# Given exercise A:
Print the part of the passage on redundancy strategies starting with "Another interesting pattern" and going on through "it (cd = -1).".
# Given exercise B:
According to the passage on redundancy strategies, which strategy produced the best ROUGE results on DUC 2004?

# Selected text:
□ □ □ □
Table 4 presents the results of the experiments performed on the DUC 2004 corpus, while Table 5 presents the results of the experiments performed on the DUC 2007 corpus. Only recall measures are presented for these experiments, and results are ordered by ROUGE-1 in descending order.
Results for redundancy strategies for DUC 2004 texts
Results for redundancy strategies for DUC 2004 texts
Results for redundancy strategies for DUC 2007 texts
Table 4 shows that, for DUC 2004, the strategy that generated the best ROUGE results was number 7, i.e., giving relevance to ideas redundant across documents. The next two best results reinforce the same idea: giving relevance to ideas redundant across documents (cd = 1) is the best strategy. On the other hand, the strategies where an idea is penalized by being redundant across documents (cd = -1) were ranked in the four worst results.
Another interesting pattern to notice is, when the cd parameter is left static, the pd parameter follows the same ranking: first, it is best to ignore intra-document redundancy (pd = 0), a less good strategy is to penalize it (pd = -1), and the worst strategy is to take it into account to provide relevance (pd = 1). A similar case happens when the pd parameter is left static, being the same rank for the cd parameter: the best strategy is to take into account inter-document redundancy (cd = 1), then ignore this redundancy (cd = 0) and being the worst option to penalize it (cd = -1).
The more the inter-document redundancy is considered as favorable, the better results are, whereas intra-document redundancy is irrelevant for the importance of the sentence.
□ □ □ □
# Questions about scene geometry:
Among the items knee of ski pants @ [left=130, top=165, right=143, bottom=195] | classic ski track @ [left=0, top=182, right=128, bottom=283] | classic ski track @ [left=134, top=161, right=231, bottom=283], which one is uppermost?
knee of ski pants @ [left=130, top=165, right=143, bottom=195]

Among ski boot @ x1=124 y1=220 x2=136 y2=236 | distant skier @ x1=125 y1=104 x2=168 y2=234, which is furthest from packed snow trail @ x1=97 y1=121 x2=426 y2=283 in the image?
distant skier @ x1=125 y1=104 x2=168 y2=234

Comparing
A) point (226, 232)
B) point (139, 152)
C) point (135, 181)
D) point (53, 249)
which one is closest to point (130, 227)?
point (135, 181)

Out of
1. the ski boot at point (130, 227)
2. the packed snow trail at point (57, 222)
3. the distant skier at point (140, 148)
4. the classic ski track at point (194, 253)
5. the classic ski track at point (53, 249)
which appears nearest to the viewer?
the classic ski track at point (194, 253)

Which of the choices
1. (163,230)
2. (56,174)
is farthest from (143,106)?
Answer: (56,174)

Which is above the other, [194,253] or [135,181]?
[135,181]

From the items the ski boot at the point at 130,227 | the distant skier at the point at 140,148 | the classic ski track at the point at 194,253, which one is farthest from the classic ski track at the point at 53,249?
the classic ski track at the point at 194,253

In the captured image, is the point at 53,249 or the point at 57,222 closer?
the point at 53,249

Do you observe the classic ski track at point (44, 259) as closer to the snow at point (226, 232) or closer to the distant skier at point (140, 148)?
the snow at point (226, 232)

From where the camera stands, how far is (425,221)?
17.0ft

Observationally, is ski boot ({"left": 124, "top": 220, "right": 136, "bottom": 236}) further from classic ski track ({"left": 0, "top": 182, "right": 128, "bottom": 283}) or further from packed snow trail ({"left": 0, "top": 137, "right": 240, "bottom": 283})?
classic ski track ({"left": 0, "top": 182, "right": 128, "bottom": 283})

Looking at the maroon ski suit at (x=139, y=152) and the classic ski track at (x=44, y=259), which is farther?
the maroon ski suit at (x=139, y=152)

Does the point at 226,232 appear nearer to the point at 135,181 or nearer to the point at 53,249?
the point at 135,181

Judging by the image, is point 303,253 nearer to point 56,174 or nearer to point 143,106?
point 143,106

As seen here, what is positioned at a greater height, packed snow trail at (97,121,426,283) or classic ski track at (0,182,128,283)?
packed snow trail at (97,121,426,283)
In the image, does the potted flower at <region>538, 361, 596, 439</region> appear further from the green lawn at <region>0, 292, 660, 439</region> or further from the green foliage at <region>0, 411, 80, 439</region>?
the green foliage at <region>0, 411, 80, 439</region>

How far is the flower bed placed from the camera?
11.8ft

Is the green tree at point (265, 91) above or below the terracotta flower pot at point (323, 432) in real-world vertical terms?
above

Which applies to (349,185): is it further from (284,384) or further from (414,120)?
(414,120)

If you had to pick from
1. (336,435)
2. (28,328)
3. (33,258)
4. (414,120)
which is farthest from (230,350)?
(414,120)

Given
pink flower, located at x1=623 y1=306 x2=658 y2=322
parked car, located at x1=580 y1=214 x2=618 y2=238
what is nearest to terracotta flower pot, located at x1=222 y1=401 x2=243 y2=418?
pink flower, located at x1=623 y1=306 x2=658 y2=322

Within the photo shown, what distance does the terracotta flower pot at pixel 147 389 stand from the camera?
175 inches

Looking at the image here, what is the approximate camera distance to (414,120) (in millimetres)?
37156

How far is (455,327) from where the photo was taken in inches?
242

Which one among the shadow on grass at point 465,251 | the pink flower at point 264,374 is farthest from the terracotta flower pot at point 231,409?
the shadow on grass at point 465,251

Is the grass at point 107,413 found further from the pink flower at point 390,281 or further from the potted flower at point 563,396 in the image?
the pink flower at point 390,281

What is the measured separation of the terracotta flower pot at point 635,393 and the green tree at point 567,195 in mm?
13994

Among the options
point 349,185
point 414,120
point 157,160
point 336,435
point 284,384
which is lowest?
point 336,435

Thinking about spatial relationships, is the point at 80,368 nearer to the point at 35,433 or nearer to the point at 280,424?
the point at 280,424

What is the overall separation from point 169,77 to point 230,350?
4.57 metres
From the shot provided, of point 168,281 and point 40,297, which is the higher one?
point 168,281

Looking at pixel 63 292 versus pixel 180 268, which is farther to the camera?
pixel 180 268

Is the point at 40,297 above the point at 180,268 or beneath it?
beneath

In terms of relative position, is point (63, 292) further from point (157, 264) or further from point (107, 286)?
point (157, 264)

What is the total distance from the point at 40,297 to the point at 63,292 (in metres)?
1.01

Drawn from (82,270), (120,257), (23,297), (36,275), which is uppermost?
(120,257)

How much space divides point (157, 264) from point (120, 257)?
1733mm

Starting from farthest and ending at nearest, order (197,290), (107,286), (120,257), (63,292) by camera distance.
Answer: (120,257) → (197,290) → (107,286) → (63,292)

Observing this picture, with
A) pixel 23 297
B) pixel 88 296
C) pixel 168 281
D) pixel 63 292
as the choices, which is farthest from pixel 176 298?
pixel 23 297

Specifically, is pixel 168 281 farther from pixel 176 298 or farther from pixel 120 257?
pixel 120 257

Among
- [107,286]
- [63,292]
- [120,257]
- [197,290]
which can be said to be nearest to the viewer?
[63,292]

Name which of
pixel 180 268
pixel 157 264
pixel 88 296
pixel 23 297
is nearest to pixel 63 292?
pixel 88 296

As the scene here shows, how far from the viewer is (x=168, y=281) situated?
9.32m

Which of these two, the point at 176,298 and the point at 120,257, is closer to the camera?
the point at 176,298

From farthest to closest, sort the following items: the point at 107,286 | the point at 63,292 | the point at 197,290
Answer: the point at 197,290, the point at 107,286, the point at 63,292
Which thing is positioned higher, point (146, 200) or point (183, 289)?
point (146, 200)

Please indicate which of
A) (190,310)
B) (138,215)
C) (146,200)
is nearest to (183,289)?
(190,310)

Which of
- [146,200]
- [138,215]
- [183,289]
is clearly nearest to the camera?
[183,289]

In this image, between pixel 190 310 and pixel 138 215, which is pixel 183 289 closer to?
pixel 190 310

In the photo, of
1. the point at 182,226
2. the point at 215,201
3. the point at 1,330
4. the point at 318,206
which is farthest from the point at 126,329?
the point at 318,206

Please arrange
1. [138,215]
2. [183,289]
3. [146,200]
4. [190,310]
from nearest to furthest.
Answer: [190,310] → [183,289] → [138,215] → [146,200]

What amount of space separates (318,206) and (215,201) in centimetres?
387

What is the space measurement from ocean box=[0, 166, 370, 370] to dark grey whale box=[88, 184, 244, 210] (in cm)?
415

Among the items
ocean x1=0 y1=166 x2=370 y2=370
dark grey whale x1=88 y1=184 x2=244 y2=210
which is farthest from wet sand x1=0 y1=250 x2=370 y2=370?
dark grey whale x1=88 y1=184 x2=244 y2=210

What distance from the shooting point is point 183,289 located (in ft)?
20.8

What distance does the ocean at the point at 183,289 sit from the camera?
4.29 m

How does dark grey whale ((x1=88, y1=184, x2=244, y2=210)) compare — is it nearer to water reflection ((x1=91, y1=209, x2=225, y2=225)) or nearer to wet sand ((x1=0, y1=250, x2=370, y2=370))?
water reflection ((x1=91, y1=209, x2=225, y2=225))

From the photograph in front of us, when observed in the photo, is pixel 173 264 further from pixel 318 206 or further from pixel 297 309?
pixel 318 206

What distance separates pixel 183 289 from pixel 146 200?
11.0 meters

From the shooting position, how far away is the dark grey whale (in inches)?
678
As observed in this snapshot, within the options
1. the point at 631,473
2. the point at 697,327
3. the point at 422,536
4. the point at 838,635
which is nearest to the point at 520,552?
□ □ □ □
# Task answer A:
Another interesting pattern to notice is, when the cd parameter is left static, the pd parameter follows the same ranking: first, it is best to ignore intra-document redundancy (pd = 0), a less good strategy is to penalize it (pd = -1), and the worst strategy is to take it into account to provide relevance (pd = 1). A similar case happens when the pd parameter is left static, being the same rank for the cd parameter: the best strategy is to take into account inter-document redundancy (cd = 1), then ignore this redundancy (cd = 0) and being the worst option to penalize it (cd = -1).

# Task answer B:
Strategy number 7, which gives relevance to ideas redundant across documents.